Babs scared him off, and some passersby helped me up from the ground, but I was suitably traumatized by the incident until it was Rocky who told me he was arrested for drug peddling a few days later and never seen again.
“You bitch, fucking, cunt, slut, whore,” he screams maniacally. “You put me away for three fucking years, you dumb cunt. I’m going to cut you, you bitch.”
As paralyzed as I am with fear, my brain takes its time to register and respond to this accusation. Does he think I was the one who got him arrested and put in prison? He’s completely wrong. I did no such thing, and then it struck me that it’s too late to tell him otherwise.
My life flashes before my eyes. I know I’m going to die. After everything that’s happened to me in the last few days, this is how it’s going to end for me. In an alley, while I’m giving the homeless leftovers from the diner where I work down the road.
From my peripheral vision, I see a man in a suit move with the self-assured laziness of a deadly predator. For a moment, I’m stunned again at how good-looking he is. I remember the other two men like him and how they’ve turned my world upside down. And then, from there, everything happens in the space of a breath.
I’m still standing there with a burger in my hand that’s wrapped in Jimmy’s signature wax paper, my eyes wide and heart beating so hard my body vibrates. That’s when Mason, without any effort and completely unarmed himself, comes to stand in front of me, the precise moment when Lucky Law is within an arms’ length of me. Mason doesn’t give my assailant a chance to back off when I’m blocked from his view.

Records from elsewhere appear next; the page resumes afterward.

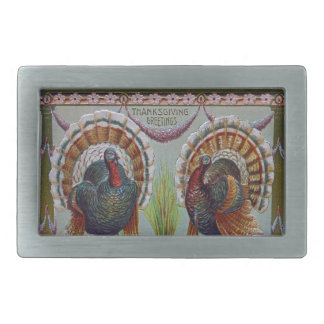 Thanksgiving Greetings 1906 Belt Buckles
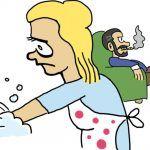 El Cabildo de La Gomera pone en marcha un concurso de cómics contra el machismo
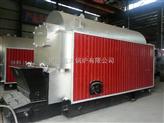 2噸燃煤鏈條蒸汽鍋爐 2噸蒸汽鍋爐耗煤量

Instead, Mason jabs Lucky Law in the eye with two of his fingers, his movement so swift and efficient Lucky Law didn’t have time to blink much less use his knife in defense. In the same fluid motion, Mason grabs his wrist and twists until Lucky Law is forced to release the knife in his hand. But before the steel blade could clatter to the ground, Mason catches it, and with his hold still on Lucky Law’s wrist he swings him around, twists his arm behind his back and then slits Lucky Law’s throat while looking me in the eye. He then throws him to the ground, blood bursting from his severed artery like a fountain.
I’m too shaken to do anything else but stare at the man I know is already dead. But I’m still fully aware of Mason’s eyes on me, assessing my entire body despite knowing that nothing touched me.
A brisk breeze of stale air and sweat passes me by as Rocky, Martha, Bobby, Chip, Queenie, and Lily flee the scene.
“You all right?” Mason asks, and I offer him a nod. He pulls out his phone, gives someone the address, and takes my arm.